[Your assignment] From the records below, take each line where the string "fraction" shows up and copy it.
+++ The input
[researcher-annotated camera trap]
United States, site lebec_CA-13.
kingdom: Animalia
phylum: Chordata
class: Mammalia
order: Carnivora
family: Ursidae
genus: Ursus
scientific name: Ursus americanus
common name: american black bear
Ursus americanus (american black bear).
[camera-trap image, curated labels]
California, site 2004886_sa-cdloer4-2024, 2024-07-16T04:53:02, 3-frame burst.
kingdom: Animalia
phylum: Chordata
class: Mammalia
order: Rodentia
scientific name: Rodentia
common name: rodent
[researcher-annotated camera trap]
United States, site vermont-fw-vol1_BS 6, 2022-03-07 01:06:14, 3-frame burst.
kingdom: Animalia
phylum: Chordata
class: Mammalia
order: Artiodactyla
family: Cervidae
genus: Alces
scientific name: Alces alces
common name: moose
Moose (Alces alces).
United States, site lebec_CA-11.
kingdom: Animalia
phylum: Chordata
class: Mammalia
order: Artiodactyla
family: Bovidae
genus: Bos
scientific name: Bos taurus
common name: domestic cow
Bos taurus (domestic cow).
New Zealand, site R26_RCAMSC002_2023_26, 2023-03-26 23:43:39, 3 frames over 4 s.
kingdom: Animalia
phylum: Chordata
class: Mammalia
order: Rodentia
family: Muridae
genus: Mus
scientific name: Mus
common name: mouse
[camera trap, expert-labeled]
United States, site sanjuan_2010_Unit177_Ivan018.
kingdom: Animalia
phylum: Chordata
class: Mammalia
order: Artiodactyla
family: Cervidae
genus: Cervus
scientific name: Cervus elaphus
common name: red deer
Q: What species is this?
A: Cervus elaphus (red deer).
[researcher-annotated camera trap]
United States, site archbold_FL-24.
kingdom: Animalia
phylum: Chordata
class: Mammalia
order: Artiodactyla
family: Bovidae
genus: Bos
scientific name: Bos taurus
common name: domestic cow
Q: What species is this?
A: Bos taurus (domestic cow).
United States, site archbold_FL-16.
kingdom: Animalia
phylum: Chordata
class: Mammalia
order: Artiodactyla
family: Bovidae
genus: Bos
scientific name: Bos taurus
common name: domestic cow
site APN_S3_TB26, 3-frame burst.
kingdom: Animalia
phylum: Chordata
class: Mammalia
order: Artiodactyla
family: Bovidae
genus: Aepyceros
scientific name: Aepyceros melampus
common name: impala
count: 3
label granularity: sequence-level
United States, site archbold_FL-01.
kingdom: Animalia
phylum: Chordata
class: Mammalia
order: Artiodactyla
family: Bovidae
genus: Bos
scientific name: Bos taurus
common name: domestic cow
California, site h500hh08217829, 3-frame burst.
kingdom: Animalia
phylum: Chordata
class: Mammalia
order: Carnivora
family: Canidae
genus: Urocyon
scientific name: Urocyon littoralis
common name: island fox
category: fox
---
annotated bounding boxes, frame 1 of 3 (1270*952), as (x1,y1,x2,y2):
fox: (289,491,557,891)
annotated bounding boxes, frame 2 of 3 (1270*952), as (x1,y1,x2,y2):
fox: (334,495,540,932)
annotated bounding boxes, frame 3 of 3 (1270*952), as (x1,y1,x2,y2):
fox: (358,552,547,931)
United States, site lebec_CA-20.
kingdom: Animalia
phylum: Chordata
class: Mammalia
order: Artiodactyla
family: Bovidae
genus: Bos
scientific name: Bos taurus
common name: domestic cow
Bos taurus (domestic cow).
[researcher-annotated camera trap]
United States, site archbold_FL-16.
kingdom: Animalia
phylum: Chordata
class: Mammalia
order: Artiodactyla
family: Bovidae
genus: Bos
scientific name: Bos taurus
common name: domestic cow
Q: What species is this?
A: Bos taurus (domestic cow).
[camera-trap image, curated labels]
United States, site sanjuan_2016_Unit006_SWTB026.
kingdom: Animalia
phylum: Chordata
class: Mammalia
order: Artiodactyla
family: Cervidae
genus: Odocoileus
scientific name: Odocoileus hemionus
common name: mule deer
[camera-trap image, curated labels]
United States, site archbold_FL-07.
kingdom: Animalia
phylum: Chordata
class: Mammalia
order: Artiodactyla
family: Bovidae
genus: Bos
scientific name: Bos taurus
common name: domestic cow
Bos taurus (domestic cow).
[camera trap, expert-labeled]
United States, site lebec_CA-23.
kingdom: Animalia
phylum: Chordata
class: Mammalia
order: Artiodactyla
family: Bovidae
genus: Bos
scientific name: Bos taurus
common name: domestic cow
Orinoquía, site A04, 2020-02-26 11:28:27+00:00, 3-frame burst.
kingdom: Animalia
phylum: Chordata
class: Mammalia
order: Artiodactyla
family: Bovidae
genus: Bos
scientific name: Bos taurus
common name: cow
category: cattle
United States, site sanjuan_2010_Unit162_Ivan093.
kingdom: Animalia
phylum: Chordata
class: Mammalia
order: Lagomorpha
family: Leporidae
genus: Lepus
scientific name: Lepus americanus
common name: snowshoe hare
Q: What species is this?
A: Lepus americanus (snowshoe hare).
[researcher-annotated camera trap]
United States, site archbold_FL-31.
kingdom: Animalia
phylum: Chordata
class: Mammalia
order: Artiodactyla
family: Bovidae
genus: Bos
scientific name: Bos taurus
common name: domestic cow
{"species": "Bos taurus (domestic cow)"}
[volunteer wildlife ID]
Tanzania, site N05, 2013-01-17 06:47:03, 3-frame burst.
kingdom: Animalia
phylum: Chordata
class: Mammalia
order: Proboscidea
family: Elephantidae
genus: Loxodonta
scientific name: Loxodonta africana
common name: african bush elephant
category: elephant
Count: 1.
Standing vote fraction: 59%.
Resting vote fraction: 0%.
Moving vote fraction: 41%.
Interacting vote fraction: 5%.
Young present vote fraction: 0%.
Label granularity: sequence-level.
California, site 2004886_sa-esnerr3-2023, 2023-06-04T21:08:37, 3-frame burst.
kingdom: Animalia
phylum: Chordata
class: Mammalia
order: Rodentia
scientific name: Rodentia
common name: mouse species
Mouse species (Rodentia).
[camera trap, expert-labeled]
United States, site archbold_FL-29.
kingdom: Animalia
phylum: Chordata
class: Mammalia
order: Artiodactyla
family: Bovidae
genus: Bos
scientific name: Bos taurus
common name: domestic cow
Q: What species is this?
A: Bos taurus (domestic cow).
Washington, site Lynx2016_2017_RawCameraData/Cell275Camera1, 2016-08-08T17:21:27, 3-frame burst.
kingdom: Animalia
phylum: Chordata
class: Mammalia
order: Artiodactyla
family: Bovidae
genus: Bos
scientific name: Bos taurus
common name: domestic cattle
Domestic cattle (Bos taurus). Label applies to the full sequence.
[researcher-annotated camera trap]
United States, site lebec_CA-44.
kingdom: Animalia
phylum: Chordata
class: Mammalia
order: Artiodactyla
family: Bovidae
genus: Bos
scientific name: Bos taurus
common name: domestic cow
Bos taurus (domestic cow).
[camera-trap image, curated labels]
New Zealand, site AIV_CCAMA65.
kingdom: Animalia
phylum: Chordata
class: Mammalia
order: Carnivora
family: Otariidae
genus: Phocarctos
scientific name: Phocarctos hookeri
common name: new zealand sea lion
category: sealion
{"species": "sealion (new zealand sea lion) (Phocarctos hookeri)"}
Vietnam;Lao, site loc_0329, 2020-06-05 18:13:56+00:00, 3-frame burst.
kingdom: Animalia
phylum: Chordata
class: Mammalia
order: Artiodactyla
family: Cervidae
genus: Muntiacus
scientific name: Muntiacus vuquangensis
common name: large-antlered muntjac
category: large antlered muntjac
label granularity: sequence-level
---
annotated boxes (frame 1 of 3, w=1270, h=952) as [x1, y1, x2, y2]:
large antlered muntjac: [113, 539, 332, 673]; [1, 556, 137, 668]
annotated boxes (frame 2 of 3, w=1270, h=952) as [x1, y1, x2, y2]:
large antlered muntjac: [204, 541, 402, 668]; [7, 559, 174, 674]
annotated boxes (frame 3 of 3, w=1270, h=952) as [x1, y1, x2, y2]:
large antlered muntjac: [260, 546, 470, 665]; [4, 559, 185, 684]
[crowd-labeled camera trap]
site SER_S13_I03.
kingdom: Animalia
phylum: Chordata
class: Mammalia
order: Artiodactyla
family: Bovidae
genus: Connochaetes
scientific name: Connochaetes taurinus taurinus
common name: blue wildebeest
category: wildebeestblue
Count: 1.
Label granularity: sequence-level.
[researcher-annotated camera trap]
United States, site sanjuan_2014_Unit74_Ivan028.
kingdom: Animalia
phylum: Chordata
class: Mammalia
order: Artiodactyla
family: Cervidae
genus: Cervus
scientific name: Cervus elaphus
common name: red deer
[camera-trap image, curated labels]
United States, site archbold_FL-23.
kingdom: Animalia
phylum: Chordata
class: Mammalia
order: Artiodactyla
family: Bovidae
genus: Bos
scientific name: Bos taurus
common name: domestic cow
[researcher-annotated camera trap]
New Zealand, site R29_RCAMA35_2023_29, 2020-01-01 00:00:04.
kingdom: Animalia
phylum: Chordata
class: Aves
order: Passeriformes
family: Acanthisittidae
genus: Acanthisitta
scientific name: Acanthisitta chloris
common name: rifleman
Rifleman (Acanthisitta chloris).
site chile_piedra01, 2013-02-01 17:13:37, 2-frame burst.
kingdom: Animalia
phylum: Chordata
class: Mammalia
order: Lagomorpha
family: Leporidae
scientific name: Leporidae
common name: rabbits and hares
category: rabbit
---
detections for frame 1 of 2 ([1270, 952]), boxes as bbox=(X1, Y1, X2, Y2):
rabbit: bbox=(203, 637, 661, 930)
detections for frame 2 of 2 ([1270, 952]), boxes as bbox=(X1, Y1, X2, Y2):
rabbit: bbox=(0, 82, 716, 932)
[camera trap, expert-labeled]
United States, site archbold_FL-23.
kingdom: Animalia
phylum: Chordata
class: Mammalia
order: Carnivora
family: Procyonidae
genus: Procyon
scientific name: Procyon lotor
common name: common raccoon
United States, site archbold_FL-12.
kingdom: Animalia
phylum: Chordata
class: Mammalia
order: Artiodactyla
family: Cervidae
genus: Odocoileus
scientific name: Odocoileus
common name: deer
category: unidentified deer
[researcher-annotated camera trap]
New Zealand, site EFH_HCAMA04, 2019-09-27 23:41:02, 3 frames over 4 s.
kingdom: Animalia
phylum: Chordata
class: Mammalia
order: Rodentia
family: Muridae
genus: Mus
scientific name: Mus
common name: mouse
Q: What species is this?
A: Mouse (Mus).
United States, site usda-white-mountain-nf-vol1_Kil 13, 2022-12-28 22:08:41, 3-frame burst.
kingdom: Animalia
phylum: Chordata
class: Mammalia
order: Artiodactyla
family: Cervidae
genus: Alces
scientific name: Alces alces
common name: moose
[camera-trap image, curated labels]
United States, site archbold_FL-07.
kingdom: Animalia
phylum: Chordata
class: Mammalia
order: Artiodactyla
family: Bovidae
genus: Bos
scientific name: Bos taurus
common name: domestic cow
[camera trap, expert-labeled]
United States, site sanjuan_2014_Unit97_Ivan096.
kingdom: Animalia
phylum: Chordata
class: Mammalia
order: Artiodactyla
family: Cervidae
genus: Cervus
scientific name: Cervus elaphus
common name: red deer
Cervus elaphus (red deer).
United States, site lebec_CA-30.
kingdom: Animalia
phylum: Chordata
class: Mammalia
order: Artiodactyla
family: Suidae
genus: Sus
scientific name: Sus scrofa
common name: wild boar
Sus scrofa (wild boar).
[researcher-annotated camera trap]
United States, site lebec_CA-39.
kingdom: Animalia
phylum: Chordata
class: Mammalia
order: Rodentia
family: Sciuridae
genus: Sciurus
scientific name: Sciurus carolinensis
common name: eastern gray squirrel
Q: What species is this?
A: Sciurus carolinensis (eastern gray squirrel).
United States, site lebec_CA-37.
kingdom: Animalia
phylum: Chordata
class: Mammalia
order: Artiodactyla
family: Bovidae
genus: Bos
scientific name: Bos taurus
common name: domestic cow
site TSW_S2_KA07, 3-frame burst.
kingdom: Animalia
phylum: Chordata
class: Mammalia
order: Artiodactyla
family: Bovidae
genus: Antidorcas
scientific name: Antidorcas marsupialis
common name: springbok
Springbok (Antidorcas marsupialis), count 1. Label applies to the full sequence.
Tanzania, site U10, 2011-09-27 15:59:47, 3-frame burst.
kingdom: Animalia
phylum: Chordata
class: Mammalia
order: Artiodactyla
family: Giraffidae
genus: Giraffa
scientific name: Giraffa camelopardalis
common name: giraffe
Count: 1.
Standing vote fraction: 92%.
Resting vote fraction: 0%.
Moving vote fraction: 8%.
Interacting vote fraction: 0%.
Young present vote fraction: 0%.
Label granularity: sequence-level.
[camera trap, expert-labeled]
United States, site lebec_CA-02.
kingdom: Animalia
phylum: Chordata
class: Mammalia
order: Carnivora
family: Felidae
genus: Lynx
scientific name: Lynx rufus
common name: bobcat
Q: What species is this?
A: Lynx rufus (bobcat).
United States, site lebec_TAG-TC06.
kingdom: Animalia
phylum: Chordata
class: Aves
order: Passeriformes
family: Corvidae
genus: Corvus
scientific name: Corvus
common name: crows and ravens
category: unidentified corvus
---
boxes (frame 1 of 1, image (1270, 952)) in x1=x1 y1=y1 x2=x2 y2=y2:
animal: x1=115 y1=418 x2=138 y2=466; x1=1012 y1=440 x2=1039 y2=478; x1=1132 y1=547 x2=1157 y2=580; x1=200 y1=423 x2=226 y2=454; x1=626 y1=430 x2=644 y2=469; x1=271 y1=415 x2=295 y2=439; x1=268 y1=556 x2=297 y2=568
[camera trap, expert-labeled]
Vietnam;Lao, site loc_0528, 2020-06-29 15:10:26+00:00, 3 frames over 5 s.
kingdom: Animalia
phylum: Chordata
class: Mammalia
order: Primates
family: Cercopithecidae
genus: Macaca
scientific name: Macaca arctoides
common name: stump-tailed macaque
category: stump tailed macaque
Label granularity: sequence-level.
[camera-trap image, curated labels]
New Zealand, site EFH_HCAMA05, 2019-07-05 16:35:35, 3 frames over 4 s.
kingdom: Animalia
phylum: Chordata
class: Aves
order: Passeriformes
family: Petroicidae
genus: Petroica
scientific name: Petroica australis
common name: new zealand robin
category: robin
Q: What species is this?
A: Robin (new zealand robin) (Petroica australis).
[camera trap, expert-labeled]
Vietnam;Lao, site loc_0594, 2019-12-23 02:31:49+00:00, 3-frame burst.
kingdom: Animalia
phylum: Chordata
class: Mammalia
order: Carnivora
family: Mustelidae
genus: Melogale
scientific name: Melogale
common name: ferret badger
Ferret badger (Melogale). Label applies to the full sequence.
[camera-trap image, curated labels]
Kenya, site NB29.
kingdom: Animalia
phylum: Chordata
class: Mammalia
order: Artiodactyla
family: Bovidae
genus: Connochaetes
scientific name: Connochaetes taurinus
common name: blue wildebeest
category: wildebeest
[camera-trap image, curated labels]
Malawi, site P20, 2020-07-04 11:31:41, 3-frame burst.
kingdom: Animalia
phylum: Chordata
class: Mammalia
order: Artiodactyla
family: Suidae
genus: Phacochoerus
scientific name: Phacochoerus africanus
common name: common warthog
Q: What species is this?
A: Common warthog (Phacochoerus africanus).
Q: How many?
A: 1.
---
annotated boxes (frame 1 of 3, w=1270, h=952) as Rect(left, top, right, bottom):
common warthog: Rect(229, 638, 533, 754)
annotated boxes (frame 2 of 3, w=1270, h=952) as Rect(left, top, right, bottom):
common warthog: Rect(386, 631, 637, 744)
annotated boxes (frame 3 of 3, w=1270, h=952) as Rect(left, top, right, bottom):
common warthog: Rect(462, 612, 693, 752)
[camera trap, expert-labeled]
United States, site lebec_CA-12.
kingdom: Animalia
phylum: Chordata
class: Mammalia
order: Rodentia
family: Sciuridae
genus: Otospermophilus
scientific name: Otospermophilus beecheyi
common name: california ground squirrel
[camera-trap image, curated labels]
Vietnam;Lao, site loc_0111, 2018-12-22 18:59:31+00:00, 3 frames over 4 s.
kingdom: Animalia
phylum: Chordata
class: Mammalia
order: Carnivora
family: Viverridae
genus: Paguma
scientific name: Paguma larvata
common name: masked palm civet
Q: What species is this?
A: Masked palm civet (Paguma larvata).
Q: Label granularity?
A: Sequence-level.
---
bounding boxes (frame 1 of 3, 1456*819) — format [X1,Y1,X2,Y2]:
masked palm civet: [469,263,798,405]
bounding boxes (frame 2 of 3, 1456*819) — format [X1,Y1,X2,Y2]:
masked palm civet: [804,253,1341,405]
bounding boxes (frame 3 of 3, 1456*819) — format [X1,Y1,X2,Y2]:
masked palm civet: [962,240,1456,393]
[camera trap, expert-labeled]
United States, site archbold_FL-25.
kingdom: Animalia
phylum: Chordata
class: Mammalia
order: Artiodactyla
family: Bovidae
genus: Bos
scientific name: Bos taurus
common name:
++++++
[Written solution]
Standing vote fraction: 59%.
Resting vote fraction: 0%.
Moving vote fraction: 41%.
Interacting vote fraction: 5%.
Young present vote fraction: 0%.
Standing vote fraction: 92%.
Resting vote fraction: 0%.
Moving vote fraction: 8%.
Interacting vote fraction: 0%.
Young present vote fraction: 0%.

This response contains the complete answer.